- Task directions
Output, word for word, every line from the line with "order: Artiodactyla" through the final line of the data below.

Stored data:
+++

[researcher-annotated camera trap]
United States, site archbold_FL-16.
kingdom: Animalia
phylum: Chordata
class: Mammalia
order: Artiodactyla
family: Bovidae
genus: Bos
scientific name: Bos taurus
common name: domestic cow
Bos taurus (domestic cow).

+++

- Result below
order: Artiodactyla
family: Bovidae
genus: Bos
scientific name: Bos taurus
common name: domestic cow
Bos taurus (domestic cow).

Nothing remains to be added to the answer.